Matagrano, an independent South San Francisco-based Anheuser-Busch distributor, has inked a deal to acquire Bottomley Distributing, which services Silicon Valley and the South Bay Area.
Brewbound has confirmed that Matagrano will add roughly 1.8 million cases, taking its total case volume to as much as 6.5 million cases. The transaction is expected to close in February, pending supplier approvals. OMAC Beverage advisors represented Matagrano.
In 2020, Bottomley had lost the rights to the Constellation Brands portfolio of Mexican imports to the Reyes Beer Division during the supplier’s forced consolidations in California. Other large suppliers also defected from Bottomley and Matagrano (Sierra Nevada, Diageo), while Boston Beer Company moved from Bottomley and Lagunitas from Matagrano.
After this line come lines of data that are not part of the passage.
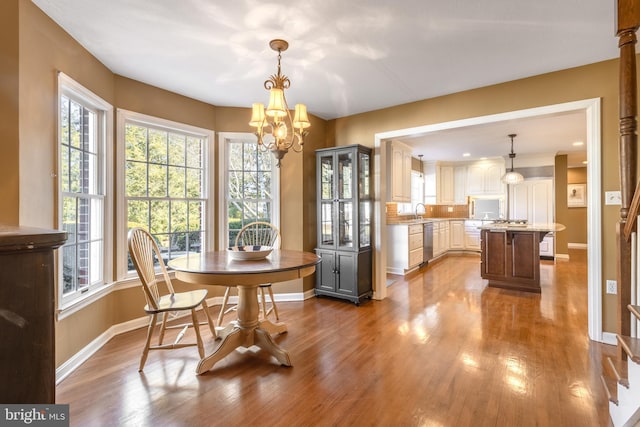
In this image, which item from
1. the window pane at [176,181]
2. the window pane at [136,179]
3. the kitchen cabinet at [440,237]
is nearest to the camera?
the window pane at [136,179]

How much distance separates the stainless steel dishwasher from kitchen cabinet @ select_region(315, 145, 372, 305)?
2561mm

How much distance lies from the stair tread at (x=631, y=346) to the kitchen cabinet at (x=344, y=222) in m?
2.51

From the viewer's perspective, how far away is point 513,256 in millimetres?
4484

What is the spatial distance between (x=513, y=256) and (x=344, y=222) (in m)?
2.62

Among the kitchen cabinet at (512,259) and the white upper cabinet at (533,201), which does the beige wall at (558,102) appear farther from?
the white upper cabinet at (533,201)

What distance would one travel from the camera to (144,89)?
3.19 meters

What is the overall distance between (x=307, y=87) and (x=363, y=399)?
2914 millimetres

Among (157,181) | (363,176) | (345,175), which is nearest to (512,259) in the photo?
(363,176)

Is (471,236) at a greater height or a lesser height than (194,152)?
lesser

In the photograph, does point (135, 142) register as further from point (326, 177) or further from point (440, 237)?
point (440, 237)

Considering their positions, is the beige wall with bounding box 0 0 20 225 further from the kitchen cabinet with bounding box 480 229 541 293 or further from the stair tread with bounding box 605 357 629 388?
the kitchen cabinet with bounding box 480 229 541 293

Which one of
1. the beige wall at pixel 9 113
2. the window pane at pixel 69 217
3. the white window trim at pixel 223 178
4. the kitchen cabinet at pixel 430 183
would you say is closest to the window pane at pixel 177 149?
the white window trim at pixel 223 178

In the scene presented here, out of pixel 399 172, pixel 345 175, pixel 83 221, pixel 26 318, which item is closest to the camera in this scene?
pixel 26 318

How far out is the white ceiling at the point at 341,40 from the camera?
201 cm
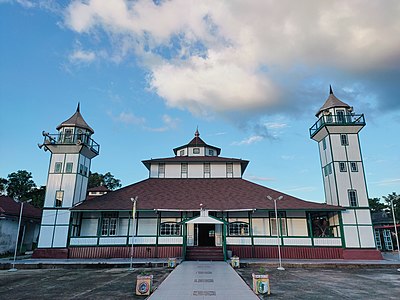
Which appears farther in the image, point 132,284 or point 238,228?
point 238,228

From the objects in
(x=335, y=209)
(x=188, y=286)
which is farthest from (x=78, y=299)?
(x=335, y=209)

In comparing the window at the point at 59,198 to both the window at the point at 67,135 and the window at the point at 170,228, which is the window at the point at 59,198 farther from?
the window at the point at 170,228

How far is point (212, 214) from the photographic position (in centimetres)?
2038

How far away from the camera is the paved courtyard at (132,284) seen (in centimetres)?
900

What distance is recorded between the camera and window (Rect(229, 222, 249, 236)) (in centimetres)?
2005

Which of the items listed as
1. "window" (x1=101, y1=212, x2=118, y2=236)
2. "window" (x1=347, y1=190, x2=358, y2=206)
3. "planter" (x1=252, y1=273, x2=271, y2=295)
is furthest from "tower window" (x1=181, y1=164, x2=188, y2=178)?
"planter" (x1=252, y1=273, x2=271, y2=295)

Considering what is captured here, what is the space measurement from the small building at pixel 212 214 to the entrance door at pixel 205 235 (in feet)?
0.24

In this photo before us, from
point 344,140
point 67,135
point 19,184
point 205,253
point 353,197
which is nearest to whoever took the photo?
point 205,253

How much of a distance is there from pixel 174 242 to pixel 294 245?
338 inches

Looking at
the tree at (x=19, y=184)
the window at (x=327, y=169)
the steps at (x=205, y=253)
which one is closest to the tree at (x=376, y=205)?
the window at (x=327, y=169)

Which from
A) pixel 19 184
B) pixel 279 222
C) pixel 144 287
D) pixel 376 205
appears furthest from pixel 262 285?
pixel 376 205

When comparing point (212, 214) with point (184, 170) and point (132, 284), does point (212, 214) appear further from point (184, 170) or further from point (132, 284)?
point (132, 284)

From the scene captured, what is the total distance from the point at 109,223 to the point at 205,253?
26.1 ft

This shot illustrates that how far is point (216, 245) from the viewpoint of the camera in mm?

Matagrano has since bolstered its business through acquisitions, including the Stone Brewing portfolio in Northern California in 2021 and the wholly owned A-B One distributor in northern Santa Clara County and San Jose in 2022.
Bottomley’s territory included San Jose, Milpitas, Los Gatos, Morgan Hill, Gilroy, Campbell, San Martin, and Coyote. The distributor’s portfolio includes A-B brands, Golden State Cider, Heineken USA, Gordon Biersch and bottled water brand Essentia, among others.
Matagrano’s craft beer portfolio includes Firestone Walker, 21st Amendment, Fort Point Beer Co., Modern Times, Russian River, Seismic, Trumer Pils, Deschutes, Boneyard, Bear Republic, Gordon Biersch, Drake’s, Founders, and Ninkasi, among others. Matagrano’s beyond beer book includes Boochcraft, Jiant, Loverboy, and BeatBox, among others, as well as popular non-alcoholic offerings such as Prime, Liquid Death, and Alani Nu
This appears to be among the first distributor deals of 2024. In a newsletter earlier this week, Ippolito Christon & Co. president Andy Christon noted that deal activity in the middle tier “slowed 30-40% in 2023 to about 20 transactions, mostly small A-B and craft deals.”
Christon attributed the slowdown to the A-B Bud Light “Black Swan event” along with “high interest rates; an uncertain economic outlook; tightening lender policies; and growing concern and uncertainty about brand values.” However, Christon expects softer interest rates in 2024 to help “stimulate deal flow as banks loosen their purse strings.”